Chart above plots the evolution of the Gross External Debt for top 10 debtor nations. The US, predictably leads the way. Remember - these are absolute debt volumes, not relative to GDP. UK comes in second. While the UK Gross External Debt has actually declined in the duration of the crisis, that of the US remained on the rising path, with current GED levels in the US above the 2007 bubble peak. The same is true of the third (France) and fourth (Germany) countries.
Ireland is a remarkable member of this list, coming in ranked 8th largest debtor nation overall in the world in Q4 2009 - up from the 10th in Q4 2003. This clearly shows that in the Irish case, the debt bubble has been forming in the economy well before 2003. My previous research suggests that Irish debt bubble has started forming back in 1998-1999, the last year when our current account registered positive balance, as chart below illustrates:
What's even more interesting is that in 2009 Ireland held 4.1% of the total debt of the 36 most indebted countries, while producing less that 0.37% of the same group of countries' combined GDP. This implies that our economy's dependence on debt is 11 times greater than that of the group of 36 most indebted nations. Put into household finances perspective, we have managed to borrow ourselves into a complete corner, whereby our indebtedness is systemically important to the world, while our economic existence is not. If not for the euro, folks, we would have bailiffs from the IMF calling in.
Having borrowed more than Japan and Belgium, we are also leagues ahead of other, much larger economies in terms of GED:
Think of it: Irish debt is
- x2 times greater than Australia,
- x2.5 than Canada,
- x3 Hong Kong & Denmark,
- x5 Greece
- x2 the combined debt of Brazil, India & Russia which have combined 2009 GDP more than x44 times that of Ireland!
Couple of scatter plots showing Q4 2003 position against Q4 2009 one:
Predictably, the US and UK are outliers, so let's zoom on the data ex-US & UK:
Majority of the 36 countries which are world's largest debtors locate above the 1-1 line, implying that between 2003 and 2009 total debt levels have risen in these countries. Countries that are above the regression line have above-average propensity to increase indebtedness between 2003 and 2009. Ireland sticks out like a sore thumb - sporting the largest Gross External Debt increase of all comparators, relative to the starting position in Q4 2003. The overall relationship between the starting debt levels and the current ones is extremely strong - something to the tune of 98% of variation in current debt positions is explained by the starting ones, which simply means that all 36 countries are habitual addicts to debt. Again, Ireland is the leading addict in the club.
A caveat, of course is due here - the figures for Ireland do include IFSC, but hey, why shouldn't they - IFSC is our economic miracle, isn't it? It provides jobs in Ireland. It pays taxes in Ireland. It pays rents to Irish developers...

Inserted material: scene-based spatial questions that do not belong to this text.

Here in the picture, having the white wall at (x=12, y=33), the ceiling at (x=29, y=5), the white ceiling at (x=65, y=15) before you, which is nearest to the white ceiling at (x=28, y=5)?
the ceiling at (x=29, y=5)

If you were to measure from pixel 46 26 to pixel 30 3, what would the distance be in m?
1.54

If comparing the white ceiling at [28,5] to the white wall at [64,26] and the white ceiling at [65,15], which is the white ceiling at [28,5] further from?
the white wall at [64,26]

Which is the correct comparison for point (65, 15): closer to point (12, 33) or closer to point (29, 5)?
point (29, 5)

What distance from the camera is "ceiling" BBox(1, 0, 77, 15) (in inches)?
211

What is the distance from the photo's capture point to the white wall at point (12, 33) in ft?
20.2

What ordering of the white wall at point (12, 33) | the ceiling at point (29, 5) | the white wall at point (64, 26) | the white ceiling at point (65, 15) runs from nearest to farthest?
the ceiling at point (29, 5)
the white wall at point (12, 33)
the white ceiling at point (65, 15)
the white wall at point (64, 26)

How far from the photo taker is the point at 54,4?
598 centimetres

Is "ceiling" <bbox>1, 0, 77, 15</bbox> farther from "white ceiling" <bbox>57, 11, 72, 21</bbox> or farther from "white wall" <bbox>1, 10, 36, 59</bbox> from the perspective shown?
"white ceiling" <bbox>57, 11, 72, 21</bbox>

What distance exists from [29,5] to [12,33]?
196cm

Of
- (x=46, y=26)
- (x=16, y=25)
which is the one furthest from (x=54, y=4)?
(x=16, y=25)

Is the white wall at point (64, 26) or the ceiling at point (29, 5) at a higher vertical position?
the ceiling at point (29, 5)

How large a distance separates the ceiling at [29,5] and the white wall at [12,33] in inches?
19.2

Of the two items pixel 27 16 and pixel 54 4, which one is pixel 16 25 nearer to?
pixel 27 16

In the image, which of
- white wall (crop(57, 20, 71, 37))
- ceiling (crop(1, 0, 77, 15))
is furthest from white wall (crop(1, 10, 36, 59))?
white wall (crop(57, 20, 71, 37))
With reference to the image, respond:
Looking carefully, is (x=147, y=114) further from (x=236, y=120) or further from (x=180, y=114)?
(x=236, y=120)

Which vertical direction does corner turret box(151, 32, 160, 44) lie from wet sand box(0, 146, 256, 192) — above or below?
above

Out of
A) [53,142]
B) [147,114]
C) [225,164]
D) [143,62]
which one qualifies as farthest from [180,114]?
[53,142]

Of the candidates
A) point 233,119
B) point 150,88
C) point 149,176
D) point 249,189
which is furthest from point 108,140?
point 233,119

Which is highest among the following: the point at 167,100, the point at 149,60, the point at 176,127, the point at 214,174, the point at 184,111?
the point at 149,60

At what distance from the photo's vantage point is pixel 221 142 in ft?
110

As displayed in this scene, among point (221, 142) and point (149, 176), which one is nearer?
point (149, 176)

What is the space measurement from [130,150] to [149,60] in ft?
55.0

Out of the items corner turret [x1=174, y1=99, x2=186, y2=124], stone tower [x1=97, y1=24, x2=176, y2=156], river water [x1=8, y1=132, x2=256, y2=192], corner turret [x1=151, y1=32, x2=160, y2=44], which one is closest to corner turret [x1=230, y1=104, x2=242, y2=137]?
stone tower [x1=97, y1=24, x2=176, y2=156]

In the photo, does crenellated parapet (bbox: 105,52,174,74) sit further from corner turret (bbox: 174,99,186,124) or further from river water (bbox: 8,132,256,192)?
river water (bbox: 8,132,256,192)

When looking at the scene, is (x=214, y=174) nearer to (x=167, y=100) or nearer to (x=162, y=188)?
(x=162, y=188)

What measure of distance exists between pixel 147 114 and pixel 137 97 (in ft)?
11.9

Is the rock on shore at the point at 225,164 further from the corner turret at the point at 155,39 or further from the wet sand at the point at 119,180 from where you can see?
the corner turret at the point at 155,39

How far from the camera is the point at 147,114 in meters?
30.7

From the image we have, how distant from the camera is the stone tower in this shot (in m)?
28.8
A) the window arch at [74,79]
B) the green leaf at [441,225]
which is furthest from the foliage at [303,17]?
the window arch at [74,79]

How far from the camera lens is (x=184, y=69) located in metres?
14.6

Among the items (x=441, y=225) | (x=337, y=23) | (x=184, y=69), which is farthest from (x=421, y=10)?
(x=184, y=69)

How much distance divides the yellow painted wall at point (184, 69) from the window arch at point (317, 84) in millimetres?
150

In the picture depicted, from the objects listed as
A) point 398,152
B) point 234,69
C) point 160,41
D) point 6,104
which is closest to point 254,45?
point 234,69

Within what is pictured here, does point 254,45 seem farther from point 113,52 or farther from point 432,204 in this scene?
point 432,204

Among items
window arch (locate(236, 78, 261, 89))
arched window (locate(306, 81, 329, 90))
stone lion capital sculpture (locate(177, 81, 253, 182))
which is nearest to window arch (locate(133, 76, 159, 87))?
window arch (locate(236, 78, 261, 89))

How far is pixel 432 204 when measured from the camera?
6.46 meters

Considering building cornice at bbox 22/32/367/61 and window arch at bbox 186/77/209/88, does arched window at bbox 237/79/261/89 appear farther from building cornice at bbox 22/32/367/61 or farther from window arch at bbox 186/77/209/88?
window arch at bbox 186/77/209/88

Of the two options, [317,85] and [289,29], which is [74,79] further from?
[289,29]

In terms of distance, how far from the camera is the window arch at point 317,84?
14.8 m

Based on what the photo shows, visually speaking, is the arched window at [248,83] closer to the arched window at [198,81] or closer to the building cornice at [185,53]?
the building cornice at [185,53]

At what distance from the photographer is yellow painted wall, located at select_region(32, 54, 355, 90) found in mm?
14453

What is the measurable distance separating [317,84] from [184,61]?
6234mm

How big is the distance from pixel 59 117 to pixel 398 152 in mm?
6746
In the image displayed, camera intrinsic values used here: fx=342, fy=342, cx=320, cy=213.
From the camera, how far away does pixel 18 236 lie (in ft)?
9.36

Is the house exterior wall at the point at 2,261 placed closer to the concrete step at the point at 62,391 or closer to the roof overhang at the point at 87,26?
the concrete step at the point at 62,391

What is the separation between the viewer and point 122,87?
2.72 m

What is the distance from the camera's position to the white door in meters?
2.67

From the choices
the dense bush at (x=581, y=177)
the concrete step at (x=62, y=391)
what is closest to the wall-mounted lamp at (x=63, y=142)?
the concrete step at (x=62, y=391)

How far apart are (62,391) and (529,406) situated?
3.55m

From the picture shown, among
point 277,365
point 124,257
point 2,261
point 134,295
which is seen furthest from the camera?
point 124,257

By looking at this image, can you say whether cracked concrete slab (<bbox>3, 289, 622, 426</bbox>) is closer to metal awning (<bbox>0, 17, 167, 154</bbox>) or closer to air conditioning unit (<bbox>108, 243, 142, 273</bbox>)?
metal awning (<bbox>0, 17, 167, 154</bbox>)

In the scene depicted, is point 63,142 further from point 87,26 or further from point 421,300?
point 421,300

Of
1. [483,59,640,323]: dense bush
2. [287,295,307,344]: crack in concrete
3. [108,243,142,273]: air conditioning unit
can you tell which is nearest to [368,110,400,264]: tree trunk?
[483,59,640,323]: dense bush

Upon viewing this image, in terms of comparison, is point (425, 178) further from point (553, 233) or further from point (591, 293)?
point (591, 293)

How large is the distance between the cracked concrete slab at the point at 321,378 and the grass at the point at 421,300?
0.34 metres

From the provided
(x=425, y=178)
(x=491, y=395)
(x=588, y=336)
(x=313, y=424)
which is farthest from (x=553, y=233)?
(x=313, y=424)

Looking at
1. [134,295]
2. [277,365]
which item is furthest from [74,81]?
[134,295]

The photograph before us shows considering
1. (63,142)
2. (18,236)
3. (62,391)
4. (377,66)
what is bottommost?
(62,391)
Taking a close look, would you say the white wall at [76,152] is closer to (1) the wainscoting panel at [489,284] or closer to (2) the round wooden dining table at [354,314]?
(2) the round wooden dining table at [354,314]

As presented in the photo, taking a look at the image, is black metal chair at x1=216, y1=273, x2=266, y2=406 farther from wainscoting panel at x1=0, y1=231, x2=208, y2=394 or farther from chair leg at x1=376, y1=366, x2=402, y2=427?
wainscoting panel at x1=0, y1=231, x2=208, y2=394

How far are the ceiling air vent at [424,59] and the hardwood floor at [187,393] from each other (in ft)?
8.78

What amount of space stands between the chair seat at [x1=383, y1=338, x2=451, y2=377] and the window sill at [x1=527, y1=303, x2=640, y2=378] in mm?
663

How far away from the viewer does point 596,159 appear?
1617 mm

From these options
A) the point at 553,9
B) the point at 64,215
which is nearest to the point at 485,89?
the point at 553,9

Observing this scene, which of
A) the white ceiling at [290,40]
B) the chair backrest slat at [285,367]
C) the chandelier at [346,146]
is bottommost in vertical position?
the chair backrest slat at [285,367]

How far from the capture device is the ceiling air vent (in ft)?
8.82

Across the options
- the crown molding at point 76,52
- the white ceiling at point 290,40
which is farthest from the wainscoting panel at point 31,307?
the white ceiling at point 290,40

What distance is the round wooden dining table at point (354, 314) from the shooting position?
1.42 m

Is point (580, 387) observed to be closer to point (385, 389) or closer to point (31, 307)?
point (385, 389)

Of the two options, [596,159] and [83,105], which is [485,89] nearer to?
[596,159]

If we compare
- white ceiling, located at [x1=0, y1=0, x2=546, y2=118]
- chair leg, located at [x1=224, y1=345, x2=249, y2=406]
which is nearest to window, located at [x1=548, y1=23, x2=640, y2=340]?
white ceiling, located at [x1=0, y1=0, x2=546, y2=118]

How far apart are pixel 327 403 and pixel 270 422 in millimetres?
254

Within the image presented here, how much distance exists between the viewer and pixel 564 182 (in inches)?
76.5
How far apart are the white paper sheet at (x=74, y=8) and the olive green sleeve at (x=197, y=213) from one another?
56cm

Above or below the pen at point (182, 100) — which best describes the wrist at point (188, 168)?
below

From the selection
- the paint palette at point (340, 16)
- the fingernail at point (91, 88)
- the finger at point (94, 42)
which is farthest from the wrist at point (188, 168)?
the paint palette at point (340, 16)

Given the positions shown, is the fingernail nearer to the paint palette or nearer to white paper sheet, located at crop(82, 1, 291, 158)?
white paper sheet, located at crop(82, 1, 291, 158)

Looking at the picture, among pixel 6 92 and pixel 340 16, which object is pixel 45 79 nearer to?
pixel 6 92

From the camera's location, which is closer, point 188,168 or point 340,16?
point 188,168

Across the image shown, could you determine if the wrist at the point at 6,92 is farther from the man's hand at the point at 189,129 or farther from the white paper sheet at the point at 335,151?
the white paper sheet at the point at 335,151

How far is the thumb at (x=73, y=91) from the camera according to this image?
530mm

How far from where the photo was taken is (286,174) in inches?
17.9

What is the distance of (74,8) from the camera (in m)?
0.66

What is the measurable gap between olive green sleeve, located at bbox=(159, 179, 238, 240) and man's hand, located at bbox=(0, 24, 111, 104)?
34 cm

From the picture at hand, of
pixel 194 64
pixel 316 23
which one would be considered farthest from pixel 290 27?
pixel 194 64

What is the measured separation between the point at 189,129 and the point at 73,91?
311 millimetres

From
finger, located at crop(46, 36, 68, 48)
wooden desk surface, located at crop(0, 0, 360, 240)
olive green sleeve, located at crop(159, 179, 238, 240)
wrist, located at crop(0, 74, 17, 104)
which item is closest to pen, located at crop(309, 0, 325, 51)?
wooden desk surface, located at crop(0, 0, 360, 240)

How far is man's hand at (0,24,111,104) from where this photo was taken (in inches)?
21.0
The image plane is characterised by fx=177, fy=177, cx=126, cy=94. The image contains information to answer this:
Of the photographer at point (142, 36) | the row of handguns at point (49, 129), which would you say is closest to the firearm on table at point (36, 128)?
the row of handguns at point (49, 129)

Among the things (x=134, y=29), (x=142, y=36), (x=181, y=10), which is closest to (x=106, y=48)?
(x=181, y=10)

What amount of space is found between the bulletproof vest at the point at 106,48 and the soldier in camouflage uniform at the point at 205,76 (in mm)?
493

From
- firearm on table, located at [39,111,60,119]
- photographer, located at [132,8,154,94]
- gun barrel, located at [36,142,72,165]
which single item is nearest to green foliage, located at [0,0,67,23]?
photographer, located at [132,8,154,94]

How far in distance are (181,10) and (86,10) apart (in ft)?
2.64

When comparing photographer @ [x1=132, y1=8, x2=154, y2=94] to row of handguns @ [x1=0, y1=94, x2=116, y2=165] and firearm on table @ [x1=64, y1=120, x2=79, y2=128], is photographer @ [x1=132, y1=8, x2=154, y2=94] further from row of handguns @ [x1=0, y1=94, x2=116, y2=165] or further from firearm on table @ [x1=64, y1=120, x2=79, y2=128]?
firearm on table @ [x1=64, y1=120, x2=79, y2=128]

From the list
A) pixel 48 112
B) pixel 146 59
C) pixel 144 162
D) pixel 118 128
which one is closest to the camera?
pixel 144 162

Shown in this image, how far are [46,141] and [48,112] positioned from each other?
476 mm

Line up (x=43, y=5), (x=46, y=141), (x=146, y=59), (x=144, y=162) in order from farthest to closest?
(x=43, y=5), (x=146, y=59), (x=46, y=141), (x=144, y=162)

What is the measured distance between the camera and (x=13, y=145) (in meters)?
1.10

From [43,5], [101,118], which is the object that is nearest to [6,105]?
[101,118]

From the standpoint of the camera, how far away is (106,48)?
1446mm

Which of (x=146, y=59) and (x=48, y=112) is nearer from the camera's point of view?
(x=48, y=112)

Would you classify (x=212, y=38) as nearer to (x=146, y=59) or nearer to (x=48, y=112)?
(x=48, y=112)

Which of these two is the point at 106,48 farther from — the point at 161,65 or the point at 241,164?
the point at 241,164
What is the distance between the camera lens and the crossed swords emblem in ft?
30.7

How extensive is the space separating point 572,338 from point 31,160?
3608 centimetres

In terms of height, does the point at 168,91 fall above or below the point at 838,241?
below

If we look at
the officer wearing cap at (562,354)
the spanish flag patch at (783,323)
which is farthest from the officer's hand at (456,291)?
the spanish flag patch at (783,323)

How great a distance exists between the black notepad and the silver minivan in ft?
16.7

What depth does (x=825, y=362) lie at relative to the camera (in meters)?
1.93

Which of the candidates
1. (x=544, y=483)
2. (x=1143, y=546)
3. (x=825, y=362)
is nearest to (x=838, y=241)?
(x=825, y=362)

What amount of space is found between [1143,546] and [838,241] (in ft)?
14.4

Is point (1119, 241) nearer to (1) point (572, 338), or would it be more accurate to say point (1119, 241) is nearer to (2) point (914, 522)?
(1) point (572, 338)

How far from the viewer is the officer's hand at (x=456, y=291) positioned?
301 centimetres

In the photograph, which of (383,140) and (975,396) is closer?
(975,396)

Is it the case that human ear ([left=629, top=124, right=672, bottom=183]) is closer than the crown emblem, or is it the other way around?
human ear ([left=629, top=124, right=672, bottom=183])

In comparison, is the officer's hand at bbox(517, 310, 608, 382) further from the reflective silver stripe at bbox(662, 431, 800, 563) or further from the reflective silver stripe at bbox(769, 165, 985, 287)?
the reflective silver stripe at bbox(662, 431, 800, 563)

Of course, do recall that GED includes 3 sectors in it - Banks, Government and the rest of the economy. Banks and Government, as I've shown in the previous post, are linked:
But the link is not particularly strong: correlation between GGD & Banks Debt was +0.49 in 2003 - positive, but not exceptional. It rose to +0.55 in 2009, reflecting the crisis measures transferring taxpayers wealth to the banks. But this too is not dramatic. A relatively modest increase in correlation between 2003 and 2009, plus the fact that we already had a positive correlation back in 2003 highlight pro-cyclicality of fiscal policies worldwide.
Now, let's put the GEDs together, for comparatives:
Ireland is the member of USD1 trillion debt club, despite having a substantially smaller income than any of the countries around it. Even removing IFSC out of this equation still leaves us in the club, pushing our total debt to the 12th position worldwide.